Saturday, November 4, 2017
Picasso (Hyatt Regency Chicago)

*Names in bold indicate Presenter

Dean Gerdeman, Ayrin Molefe, Yinmei Wan, Johannes Bos and Bo Zhu, American Institutes for Research


Alternative teacher certification programs have grown substantially in the past 25 years and have become important sources of new teachers, especially in hard-to-staff subjects and schools. Evidence about the effectiveness of alternative certification programs has yielded mixed results, with few studies utilizing rigorous evaluation methods or examining programs at larger scales. The presentation will discuss a rigorous evaluation that examined the impact of a prominent alternative certification program implemented in multiple urban districts.

This study, supported by an Investing in Innovation grant from the U.S. Department of Education, evaluated TNTP’s Teaching Fellows program across seven large urban districts in the U.S. that served high proportions of disadvantaged students. The Fellows program is an accelerated and selective teacher recruitment and certification program that has trained more than 35,000 teachers nationwide. TNTP recruits Fellows from a range of academic and professional backgrounds, providing them with a summer pre-service training institute and in-service training and coaching throughout their first year of teaching.

The evaluation relied on extant de-identified data from district administrative data systems to estimate program impacts on teacher instructional practice and student achievement, comparing Fellows to other comparable new teachers. Primary outcome measures included standardized student scores on the state assessments and classroom observation scores from local teacher evaluation systems (based on rubrics derived from the Danielson Framework for Teaching) in the second year of teaching. We employed a quasi-experimental design with propensity matching methods to create comparable groups of Fellows and other new teachers, and comparable groups of students of Fellows and students of comparison teachers.
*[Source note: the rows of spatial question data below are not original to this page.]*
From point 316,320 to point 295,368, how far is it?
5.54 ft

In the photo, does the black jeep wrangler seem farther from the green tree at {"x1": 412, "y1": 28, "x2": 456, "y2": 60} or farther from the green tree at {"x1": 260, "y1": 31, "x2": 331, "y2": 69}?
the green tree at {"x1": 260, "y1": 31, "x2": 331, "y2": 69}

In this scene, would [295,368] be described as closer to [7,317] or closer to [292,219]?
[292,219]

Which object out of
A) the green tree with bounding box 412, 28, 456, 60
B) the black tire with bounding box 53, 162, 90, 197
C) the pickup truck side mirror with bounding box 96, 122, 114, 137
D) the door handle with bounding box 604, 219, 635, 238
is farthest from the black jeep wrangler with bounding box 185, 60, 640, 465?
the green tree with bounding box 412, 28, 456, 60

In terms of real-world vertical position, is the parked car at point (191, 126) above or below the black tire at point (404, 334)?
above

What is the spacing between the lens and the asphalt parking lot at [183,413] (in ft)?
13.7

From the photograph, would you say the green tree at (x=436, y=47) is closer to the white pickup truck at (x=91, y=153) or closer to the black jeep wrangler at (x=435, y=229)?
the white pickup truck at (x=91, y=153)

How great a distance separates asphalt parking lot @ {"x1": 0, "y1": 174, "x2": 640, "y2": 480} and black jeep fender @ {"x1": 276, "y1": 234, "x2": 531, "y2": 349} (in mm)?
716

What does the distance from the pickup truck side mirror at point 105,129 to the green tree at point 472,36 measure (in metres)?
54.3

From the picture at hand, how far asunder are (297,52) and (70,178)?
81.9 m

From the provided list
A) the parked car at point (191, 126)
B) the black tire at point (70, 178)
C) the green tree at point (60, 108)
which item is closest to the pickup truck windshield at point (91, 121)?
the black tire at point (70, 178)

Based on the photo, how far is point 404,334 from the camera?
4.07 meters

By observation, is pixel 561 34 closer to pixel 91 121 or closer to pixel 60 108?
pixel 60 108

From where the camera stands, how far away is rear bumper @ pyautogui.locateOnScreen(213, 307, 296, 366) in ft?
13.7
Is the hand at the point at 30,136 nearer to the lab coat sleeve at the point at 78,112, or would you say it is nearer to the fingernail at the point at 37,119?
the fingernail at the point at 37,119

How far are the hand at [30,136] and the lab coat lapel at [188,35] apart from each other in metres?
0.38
This approach allowed us to construct and analyze large samples across districts, including 12,795 students taught by 303 Fellows and 10,778 students taught by 693 comparison teachers to estimate impacts on student achievement and 452 Fellows and 789 comparison teachers to estimate impacts on teacher instructional practice. Compared with prior research on selective alternative certification programs, this study examined impacts on a larger scale with varied contexts, and is the first we are aware of to systematically examine impacts using an instructional practice measure.

We found that the retention rate for Fellows in teaching positions into the second year was 6 percentage points higher than for comparison teachers, a statistically significant difference. We found no differences in either teacher practice or student achievement across the districts where these data were available. We concluded that the Teaching Fellows program, which involves less time and lower costs than many traditional teacher preparation programs, can increase the pool of available candidates for difficult-to-staff positions in large urban school districts without leading to reductions in teacher quality.

The presentation will discuss the strengths and limitations of the findings and the design challenges and solutions, including obtaining extensive de-identified teacher and student records from multiple education agencies, constructing sound counterfactuals, and selecting valid and reliable measures across grades and subjects using administrative data. The lessons learned can inform other evaluations of educator effectiveness especially initiatives involving using extant educational data and measures from multiple sites or partners.